Objective: According to the director compensation policy, how can a Non-Employee Director avoid receiving the cash or equity compensation it describes?

Source excerpt:
______________________________
Amended & Restated Non-Employee Director Compensation Policy, dated May 9, 2016

EX-10.19.1 3 shak-20171227_exhibit10191.htm EXHIBIT 10.19.1 SHAK-20171227_Exhibit 10.19.1


Exhibit 10.19.1


SECOND AMENDED & RESTATED
Non-Employee DIRECTOR COMPENSATION POLICY

Effective Date: May 19, 2016

Non-employee members of the board of directors (the “Board”) of Shake Shack Inc. (the “Company”) shall be eligible to receive cash and equity compensation as set forth in this Amended & Restated Non-Employee Director Compensation Policy (as amended, this “Policy”). The cash and equity compensation described in this Policy shall be paid or be granted, as applicable, automatically and without further action of the Board, to each member of the Board who is not an employee of the Company or any parent or subsidiary of the Company (each, a “Non-Employee Director”), who may be eligible to receive such cash or equity compensation, unless such Non-Employee Director declines the receipt of such cash or equity compensation by written notice to the Company. This Policy shall remain in effect until it is revised or rescinded by further action of the Board. This Policy may be amended, modified or terminated by the Board at any time in its sole discretion. The terms and conditions of this Policy shall supersede any prior cash and/or equity compensation arrangements for service as a member of the Board between the Company and any of its Non-Employee Directors and between any subsidiary of the Company and any of its non-employee directors.
______________________________
Supplied material:
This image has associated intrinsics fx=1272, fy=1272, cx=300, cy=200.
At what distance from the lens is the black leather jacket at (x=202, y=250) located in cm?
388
______________________________
Output below: By declining it through written notice to the Company.